VideoEgg has launched a new product with a “cost per engagement” pricing model, in which marketers pay for an ad only when a consumer reacts to it. For example, when someone clicked on the ad or hovered a mouse over it, the ad expanded across the entire Web page, revealing a video, or other information. Of course, to create engagement you need to be creative.
Also, other companies like Eyeblaster and PointRoll have started to improve their technology on their ads.
On the other hand, Web publishers have started to redesign their pages pages, trying to boost demand and provide marketers with features they can’t buy through ad networks. A sample is a recent campaign for AT&T on MTV.com featuring a trivia game, whose prize was accessing to a secret vault of music videos.
Another active publisher is MSNBC.com
A new gossip site which scrolls horizontally makes a big splash
A celebrity gossip site called Wonderwall.com is a surprise hit. Created and operated for MSN by ta Hollywood powerhouse BermanBraun, got 6.4 million unique visitors during March, making it the fourth-ranked celebry site. Visitor spent an average of almost five minutes, looking at an average of 12.1 pages.
What is unique here is navigation. Wonderwall.com scrolls horizontally to emulate the flipping through a tabloid. This horizontal design has been created by Paco Vińoly, the company’s web designer. And since celebrity sites compete with essentially the same photos and news nuggets, packaging and sharp design makes all the difference.
Competitors in the gossip arena are Ho-hum, TMZ, E! Online, UsMagazine.com, People.com, Perez Hilton.
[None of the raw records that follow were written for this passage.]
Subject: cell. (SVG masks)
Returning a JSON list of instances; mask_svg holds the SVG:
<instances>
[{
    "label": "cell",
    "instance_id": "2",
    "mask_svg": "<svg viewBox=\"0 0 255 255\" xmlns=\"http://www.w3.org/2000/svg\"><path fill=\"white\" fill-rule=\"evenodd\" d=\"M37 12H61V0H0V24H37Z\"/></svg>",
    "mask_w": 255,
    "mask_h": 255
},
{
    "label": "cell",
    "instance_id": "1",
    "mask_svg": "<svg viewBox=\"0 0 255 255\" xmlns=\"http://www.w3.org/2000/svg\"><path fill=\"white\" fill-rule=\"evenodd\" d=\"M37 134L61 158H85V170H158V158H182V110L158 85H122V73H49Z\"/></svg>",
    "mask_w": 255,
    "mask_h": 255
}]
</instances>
Now Wonderwall has become one of MSN’s more prominent offering to advertisers.
The site has is still in its testing phase, and has some bug, like pages occasionally seem to load very slowly or not at all.
Crackle and Metacafe cuts off user uploads
It has become obvious that there is no business on sharing revenues with video uploaders. This week Metacafe announced it was discontinuing its user revenue-sharing program; 60Frames suspended operations as a web studio; Crackle, formerly known as Grouper, said that will soon close off user video uploads.
This is the email sent to Crackle users yesterday:
“[B]eginning June 1, 2009, general video uploading will no longer be supported by Crackle. Videos that you have previously uploaded to Crackle may still be available for viewing by accessing your profile page while logged in to Crackle, or by those who have bookmarked them. Sharing of uploaded videos via the “send” function in the video player is no longer supported. Consider taking some time to bookmark videos that you would like to continue to view. This availability, however, may be temporary. You should plan accordingly. We apologize for any inconvenience this transition has caused you.”